Millions of residents across the GCC who rely on email for banking alerts and notifications may be at greater risk of fraud, according to new research from cybersecurity firm Proofpoint. The study reveals a concerning decline in the adoption of a global email authentication standard among regional banks, leaving customers more vulnerable to phishing and impersonation attacks.
The findings show that only 77% of GCC banks are using the DMARC protocol, a standard designed to prevent cybercriminals from spoofing a bank’s official domain. This figure represents a significant drop from 96% in the previous year.
Declining Email Defences
DMARC, or Domain-based Message Authentication, Reporting, and Conformance, is a critical tool that verifies the authenticity of an email. It operates at three levels of enforcement: monitoring suspicious emails, sending them to quarantine, or rejecting them outright. The “reject” setting offers the highest level of security by blocking fraudulent messages before they can reach a customer’s inbox.
According to Proofpoint, the use of this strongest setting has also fallen. Only 60% of GCC banks now implement the “reject” policy, down from 71% last year. The research indicates that 23% of the region’s banks have no DMARC protection in place, failing to safeguard customers from potentially harmful emails sent in their name.
This security gap creates opportunities for criminals to trick people into revealing sensitive information.
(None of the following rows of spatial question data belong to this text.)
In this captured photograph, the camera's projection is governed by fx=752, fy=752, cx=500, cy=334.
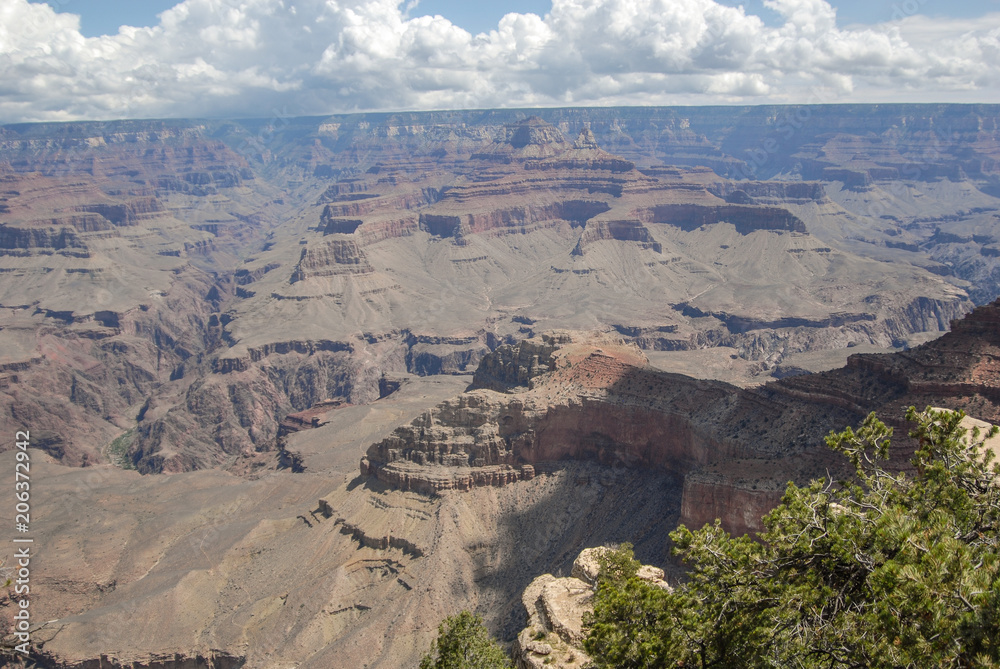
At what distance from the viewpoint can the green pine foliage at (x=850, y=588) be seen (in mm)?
18031

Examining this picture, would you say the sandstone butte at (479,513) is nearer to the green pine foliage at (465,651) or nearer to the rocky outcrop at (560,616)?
the rocky outcrop at (560,616)

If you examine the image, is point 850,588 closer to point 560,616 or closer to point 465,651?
point 465,651

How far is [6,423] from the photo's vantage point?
480 feet

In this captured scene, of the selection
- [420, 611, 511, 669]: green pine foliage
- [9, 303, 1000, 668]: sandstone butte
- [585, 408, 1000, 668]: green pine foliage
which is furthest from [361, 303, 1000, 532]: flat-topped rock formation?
[585, 408, 1000, 668]: green pine foliage

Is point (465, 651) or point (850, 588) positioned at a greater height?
point (850, 588)

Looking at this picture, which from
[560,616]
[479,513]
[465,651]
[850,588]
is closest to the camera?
[850,588]

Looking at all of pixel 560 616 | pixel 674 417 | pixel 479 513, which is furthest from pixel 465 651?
pixel 674 417

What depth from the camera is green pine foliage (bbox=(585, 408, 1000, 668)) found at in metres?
18.0

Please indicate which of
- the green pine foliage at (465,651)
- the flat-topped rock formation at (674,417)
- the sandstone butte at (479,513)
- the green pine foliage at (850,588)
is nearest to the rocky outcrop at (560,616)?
the green pine foliage at (465,651)

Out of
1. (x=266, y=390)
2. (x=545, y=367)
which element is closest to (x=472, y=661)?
(x=545, y=367)

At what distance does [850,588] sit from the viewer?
864 inches

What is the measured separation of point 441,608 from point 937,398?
42106 mm

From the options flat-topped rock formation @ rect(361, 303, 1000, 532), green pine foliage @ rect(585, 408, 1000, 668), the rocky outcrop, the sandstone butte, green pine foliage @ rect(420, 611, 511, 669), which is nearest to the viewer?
green pine foliage @ rect(585, 408, 1000, 668)

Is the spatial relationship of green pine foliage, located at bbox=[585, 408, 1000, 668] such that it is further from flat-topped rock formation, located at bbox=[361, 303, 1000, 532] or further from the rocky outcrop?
flat-topped rock formation, located at bbox=[361, 303, 1000, 532]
Phishing emails, designed to look like official bank communications, can direct users to fake websites to steal login credentials, personal data like Emirates ID numbers, or money.
A Call for Vigilance
The trend has prompted a warning from cybersecurity experts. “We are witnessing a worrying trend this year as fewer GCC banks are protecting their email traffic,” said Emile Abou Saleh, a regional director at Proofpoint. “This potentially exposes vast amounts of sensitive personal and financial data to cybercriminals.” He urged financial institutions to review and strengthen their email security protocols immediately.
While banks work to improve their defences, customers can take steps to protect themselves. It is advisable to carefully check the sender’s address on any email and avoid clicking on links. Instead, log in to banking services directly through the official website or mobile app. Enabling two-factor authentication adds a crucial layer of security, and any suspicious messages should be reported to the bank without delay.